● **Vorliegender Text**:
Schon seit Längerem arbeitet Barbara Ehnes, Bühnenbildnerin, Regisseurin und Professorin an der Hochschule für Bildende Künste (HfBK) Dresden, an Ideen, wie Theater zu Laboren des zirkularen Denkens werden können. Sie sind ideale Forschungsorte, befinden sich doch verschiedene Gewerke in dichter Verzahnung in einem Haus. Es benötigt nur eine kleine Zelle von Mitarbeiter:innen, die Fragen stellen: Woher kommt unser Material? Wie verbinden wir Materialien reversibel? Wie vermeiden wir Verbund? Wie müsste ein modulares, wiederverwendbares Hinterkonstruktionssystem aussehen? Gibt es neue Materialien, die selbst wachsen, cool aussehen, kompostierbar sind? Können wir auch Zeit zur Demontage einplanen? Zu jeder Montagehalle kommt jetzt auch eine Demontagehalle, sagt Nadia Fistarol, Bühnenbildnerin und Professorin an der Zürcher Hochschule der Künste (ZHDK). Barbara Ehnes und Nadia Fistarol haben im Zusammenhang ihrer Hochschulen StuFF gegründet – ein Open-Source-Projekt –, mit dem Ziel, gemeinsam mit engagierten Theaterschaffenden ein vermehrt ökologisches und nachhaltiges Denken, Forschen und Handeln im Theater zu erwirken.

● **Gestellte Aufgabe 1**: Prüfe anhand des Textes über Theater als Labore des zirkularen Denkens, ob die folgenden Aussagen zutreffen, und belege jede Antwort (ja oder nein) mit den entscheidenden Worten des Textes als wörtlichem Zitat: (a) Barbara Ehnes ist Professorin an der HfBK Dresden. (b) StuFF ist ein kommerzielles Projekt. (c) Nadia Fistarol lehrt an der ZHDK.

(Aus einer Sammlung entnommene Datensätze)
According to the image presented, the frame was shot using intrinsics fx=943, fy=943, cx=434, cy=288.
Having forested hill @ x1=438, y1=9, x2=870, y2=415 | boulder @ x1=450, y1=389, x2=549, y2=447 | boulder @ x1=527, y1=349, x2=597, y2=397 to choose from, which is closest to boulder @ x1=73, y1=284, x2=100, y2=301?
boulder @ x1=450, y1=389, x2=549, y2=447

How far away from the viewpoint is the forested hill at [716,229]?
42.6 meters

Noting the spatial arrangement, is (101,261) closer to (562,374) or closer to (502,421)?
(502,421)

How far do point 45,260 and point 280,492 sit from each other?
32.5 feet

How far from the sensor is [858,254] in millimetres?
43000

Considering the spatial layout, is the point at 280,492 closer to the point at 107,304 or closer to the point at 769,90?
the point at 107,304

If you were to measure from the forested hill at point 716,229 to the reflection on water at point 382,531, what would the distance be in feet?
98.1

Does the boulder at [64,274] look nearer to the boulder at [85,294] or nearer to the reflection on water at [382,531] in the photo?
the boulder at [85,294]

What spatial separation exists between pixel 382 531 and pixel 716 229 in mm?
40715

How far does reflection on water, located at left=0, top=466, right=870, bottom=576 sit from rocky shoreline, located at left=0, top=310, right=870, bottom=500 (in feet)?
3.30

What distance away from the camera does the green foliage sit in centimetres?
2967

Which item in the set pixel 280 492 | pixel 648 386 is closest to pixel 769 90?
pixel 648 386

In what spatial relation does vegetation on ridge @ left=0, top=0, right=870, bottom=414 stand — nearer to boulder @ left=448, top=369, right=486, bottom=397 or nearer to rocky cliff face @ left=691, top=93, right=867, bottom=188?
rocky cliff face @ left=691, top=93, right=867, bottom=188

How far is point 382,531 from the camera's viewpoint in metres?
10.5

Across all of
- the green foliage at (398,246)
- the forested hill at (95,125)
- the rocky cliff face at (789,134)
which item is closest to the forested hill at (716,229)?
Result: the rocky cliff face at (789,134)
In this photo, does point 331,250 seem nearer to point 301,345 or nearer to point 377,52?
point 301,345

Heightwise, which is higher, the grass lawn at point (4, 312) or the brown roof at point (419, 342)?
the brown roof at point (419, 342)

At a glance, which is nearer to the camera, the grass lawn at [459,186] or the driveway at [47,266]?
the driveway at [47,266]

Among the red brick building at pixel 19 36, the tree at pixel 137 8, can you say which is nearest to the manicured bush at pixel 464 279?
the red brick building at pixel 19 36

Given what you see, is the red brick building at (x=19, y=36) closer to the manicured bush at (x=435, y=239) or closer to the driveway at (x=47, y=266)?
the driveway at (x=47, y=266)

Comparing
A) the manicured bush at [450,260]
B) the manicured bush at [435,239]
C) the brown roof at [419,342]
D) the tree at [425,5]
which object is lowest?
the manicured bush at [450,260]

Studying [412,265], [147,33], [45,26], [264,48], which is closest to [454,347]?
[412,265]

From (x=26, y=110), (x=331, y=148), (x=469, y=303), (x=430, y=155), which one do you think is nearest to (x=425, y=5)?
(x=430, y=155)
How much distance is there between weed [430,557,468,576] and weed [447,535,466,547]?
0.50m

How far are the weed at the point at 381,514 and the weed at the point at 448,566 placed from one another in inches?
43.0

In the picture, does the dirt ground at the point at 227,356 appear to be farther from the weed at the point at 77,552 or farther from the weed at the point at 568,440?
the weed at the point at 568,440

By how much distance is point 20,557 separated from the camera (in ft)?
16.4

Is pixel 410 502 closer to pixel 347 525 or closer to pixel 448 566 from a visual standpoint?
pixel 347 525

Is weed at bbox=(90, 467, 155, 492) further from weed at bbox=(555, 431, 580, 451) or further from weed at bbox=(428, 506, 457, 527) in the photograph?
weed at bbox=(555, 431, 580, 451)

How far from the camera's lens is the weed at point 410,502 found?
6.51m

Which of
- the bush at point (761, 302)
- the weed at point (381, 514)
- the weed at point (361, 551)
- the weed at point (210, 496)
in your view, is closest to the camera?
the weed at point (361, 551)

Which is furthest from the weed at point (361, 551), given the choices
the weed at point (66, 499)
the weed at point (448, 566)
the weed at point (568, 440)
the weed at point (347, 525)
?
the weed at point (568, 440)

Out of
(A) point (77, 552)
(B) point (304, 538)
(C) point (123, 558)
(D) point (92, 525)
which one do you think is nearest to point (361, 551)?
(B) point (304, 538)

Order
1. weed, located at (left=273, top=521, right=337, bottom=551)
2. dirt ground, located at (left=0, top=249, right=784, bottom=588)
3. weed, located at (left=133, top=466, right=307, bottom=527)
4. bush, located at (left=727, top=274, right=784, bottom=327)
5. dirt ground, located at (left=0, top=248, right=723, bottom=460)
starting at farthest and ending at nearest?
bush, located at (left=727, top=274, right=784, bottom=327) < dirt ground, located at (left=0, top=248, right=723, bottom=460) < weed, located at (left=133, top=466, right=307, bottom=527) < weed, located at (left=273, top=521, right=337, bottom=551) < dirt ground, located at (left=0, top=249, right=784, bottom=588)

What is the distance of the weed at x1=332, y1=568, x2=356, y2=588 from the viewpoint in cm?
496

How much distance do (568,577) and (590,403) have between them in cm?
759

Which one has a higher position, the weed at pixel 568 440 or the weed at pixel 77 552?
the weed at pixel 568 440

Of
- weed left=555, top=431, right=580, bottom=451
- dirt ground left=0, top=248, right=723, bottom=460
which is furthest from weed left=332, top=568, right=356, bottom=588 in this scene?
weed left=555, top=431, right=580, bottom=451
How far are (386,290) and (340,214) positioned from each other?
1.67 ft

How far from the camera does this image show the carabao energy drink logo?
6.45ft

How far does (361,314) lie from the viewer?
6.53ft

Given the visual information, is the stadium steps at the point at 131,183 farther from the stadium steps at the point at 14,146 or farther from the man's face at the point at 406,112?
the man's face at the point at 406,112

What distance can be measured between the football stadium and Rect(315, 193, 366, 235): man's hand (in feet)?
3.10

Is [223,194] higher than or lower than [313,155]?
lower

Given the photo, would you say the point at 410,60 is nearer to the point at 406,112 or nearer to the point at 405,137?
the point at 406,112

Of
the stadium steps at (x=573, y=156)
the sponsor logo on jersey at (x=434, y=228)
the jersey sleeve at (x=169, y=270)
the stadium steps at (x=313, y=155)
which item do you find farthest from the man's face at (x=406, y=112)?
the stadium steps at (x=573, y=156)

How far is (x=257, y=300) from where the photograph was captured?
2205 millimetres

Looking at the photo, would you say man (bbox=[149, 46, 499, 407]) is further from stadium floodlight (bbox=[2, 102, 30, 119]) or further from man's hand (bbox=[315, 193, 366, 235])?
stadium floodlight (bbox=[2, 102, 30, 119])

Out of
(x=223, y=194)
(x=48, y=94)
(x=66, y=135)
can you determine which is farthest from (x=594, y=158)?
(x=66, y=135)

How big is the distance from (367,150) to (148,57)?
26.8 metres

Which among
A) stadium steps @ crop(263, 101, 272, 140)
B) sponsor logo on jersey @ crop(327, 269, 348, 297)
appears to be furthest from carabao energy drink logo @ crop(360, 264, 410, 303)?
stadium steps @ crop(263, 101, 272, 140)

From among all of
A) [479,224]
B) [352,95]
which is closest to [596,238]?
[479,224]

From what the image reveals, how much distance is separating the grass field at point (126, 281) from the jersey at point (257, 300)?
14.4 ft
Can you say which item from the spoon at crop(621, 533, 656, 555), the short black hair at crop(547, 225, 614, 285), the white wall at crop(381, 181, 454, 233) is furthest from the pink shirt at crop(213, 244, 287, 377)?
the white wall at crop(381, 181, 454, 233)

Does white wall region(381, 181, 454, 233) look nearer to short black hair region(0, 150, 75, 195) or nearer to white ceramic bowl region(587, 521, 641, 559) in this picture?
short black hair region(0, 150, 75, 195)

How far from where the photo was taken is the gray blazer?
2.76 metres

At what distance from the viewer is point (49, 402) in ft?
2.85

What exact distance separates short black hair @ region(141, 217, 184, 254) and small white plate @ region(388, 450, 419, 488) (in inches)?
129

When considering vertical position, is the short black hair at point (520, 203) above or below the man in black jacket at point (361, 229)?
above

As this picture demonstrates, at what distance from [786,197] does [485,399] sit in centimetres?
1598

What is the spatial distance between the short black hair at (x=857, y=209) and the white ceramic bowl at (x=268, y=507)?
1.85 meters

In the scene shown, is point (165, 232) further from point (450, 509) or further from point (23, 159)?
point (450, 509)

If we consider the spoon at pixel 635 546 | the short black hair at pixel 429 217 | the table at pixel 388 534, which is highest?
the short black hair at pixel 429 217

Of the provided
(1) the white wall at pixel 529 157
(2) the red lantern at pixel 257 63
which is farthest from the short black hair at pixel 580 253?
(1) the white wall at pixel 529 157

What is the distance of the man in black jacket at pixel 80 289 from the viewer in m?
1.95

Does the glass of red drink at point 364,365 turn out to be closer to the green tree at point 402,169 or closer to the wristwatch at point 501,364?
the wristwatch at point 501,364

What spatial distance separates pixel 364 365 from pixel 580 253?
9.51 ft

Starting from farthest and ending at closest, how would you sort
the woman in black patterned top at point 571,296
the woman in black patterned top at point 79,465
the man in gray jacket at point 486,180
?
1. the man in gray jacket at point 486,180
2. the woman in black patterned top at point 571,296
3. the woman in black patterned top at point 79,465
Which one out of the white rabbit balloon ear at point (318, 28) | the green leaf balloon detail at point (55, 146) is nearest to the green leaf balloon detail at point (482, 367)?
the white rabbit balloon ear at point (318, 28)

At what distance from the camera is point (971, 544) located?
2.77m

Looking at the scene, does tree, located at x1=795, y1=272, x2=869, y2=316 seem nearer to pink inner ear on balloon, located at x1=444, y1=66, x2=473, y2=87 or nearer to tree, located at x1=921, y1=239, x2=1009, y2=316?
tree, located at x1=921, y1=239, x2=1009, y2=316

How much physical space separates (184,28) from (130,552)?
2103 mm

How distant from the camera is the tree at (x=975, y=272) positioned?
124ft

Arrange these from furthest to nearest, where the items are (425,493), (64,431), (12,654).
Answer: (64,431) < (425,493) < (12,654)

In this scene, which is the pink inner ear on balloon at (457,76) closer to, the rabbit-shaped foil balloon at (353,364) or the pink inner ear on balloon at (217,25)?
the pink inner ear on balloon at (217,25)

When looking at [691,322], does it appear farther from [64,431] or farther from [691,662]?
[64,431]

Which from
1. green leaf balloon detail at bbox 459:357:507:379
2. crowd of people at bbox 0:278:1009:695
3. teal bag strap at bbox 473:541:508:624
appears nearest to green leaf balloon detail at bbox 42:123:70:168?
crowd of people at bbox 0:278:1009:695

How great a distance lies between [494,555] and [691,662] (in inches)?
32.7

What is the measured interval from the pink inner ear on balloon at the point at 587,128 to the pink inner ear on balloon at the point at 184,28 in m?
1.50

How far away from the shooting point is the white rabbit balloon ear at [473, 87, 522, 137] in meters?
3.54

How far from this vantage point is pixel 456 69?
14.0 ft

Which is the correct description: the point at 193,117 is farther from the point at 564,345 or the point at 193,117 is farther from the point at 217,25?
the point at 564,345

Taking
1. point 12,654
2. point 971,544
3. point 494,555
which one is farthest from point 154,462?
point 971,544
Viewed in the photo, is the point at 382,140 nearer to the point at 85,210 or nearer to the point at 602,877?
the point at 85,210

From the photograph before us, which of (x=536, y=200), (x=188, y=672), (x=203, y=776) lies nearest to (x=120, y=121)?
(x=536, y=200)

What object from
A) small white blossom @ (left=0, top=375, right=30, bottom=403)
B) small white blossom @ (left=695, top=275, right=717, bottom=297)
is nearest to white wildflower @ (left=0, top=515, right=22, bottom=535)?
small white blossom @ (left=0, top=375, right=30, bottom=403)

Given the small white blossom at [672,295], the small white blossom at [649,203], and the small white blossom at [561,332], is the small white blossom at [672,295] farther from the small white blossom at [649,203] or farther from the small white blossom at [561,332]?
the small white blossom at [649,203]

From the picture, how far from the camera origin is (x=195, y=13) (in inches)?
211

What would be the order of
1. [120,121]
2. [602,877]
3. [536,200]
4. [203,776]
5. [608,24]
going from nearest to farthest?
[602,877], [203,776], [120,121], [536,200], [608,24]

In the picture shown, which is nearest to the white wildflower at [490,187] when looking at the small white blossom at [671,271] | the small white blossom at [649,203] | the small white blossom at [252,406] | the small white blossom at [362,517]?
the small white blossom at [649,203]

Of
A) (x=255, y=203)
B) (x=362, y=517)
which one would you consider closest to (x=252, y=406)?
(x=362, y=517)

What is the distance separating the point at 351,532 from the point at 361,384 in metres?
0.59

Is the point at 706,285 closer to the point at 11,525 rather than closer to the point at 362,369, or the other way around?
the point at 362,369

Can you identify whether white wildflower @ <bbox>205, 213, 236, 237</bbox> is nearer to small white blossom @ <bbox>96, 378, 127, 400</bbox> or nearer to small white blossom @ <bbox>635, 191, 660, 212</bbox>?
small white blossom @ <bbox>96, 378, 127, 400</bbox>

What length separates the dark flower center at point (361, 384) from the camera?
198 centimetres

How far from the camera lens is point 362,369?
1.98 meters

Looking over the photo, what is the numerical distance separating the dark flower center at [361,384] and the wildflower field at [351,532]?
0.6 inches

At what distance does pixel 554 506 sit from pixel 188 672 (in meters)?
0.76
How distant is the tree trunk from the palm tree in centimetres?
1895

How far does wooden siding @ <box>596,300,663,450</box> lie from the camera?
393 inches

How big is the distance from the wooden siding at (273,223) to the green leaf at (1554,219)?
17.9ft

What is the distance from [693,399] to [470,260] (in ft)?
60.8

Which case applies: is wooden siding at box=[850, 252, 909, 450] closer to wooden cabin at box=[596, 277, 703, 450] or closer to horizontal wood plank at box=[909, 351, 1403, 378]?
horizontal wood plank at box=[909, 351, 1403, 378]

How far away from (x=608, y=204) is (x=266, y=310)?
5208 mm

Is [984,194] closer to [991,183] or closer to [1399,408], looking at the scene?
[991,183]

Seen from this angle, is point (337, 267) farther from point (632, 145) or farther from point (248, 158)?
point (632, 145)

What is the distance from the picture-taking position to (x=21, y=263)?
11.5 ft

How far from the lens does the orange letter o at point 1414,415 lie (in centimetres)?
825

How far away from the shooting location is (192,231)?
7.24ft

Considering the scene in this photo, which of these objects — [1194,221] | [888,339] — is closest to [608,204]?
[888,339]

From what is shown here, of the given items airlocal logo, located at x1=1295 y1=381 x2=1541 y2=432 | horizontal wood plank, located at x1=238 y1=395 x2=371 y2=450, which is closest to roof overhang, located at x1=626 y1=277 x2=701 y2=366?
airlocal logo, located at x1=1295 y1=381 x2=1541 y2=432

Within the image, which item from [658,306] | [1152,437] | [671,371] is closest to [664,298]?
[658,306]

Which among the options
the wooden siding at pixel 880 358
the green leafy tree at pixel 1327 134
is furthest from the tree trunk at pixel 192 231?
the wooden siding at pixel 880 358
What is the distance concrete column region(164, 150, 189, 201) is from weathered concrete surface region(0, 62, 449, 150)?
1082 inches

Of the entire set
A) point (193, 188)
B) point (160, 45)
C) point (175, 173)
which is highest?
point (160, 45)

● **Gestellte Aufgabe 2**: Gib die Zeilen der Auflistung originalgetreu wieder, beginnend am Anfang der Auflistung und endend mit der Zeile, die „42.6 meters“ enthält, beide eingeschlossen.

● **Lösung der Aufgabe 1**:
(a) Ja: „Professorin an der Hochschule für Bildende Künste (HfBK) Dresden“
(b) Nein: „ein Open-Source-Projekt“
(c) Ja: „Professorin an der Zürcher Hochschule der Künste (ZHDK)“

● **Lösung der Aufgabe 2**:
According to the image presented, the frame was shot using intrinsics fx=943, fy=943, cx=434, cy=288.
Having forested hill @ x1=438, y1=9, x2=870, y2=415 | boulder @ x1=450, y1=389, x2=549, y2=447 | boulder @ x1=527, y1=349, x2=597, y2=397 to choose from, which is closest to boulder @ x1=73, y1=284, x2=100, y2=301?
boulder @ x1=450, y1=389, x2=549, y2=447

How far away from the viewpoint is the forested hill at [716,229]?
42.6 meters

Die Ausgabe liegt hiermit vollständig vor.